Are your lost bitcoins gone forever? Here’s how you might be able to recover them
While Bitcoin spent the last decade soaring and making millionaires out of many people, other owners of the world’s largest cryptocurrency have missed out. Why? One major reason: They’ve lost access to their account. In fact, more than $100 billion in Bitcoin is estimated to be lost — but some is recoverable, says at least one firm.
A 2023 report from Unchained Capital, a Bitcoin financial services company, estimated that up to 3.8 million bitcoins have been lost. That’s out of a total of about 19.8 million in existence today, and a maximum supply of 21 million tokens when Bitcoin is fully mined. That could mean as much as 19 percent of today’s supply is gone forever. Or is it?
Traders who have lost access to their Bitcoin or other digital currencies and assets may have the ability to recover them, at least with the help of one high-tech firm.
Bitcoins may be recoverable
Bitcoin’s vaunted security cuts both ways, preventing the bad guys from getting your stash but also — and often — you, too!

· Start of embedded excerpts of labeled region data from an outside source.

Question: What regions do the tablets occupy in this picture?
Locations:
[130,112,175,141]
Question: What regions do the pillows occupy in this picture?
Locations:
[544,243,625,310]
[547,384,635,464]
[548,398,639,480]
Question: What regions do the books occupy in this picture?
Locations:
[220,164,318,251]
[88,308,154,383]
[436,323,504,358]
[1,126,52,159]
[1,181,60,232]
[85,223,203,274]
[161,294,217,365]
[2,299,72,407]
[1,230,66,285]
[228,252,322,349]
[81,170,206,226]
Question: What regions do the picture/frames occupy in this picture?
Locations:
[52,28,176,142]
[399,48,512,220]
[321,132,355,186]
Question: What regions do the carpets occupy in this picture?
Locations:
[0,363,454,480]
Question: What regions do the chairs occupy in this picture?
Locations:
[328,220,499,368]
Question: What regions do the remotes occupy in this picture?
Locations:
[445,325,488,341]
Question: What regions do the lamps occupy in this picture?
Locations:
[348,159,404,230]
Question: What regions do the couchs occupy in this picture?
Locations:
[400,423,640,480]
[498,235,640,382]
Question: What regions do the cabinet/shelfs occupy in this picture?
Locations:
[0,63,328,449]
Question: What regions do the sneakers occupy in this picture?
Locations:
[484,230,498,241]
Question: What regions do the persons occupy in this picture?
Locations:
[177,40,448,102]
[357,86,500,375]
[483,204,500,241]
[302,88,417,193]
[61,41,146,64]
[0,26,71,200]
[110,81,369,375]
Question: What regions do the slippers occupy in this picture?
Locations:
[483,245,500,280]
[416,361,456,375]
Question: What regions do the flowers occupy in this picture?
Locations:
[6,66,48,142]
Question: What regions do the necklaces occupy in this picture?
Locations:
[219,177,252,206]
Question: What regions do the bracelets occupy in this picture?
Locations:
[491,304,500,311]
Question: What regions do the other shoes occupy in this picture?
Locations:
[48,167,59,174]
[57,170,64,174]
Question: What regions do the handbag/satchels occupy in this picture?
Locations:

One of the most highly touted aspects of Bitcoin and other cryptocurrencies is their security. Not only are they nearly impossible to counterfeit, but transactions are almost irrevocable. Once someone has your bitcoins, they own them for keeps. It’s a similar situation if you forget your password, it gets tossed out as part of a move or you throw away a hard drive holding the coins.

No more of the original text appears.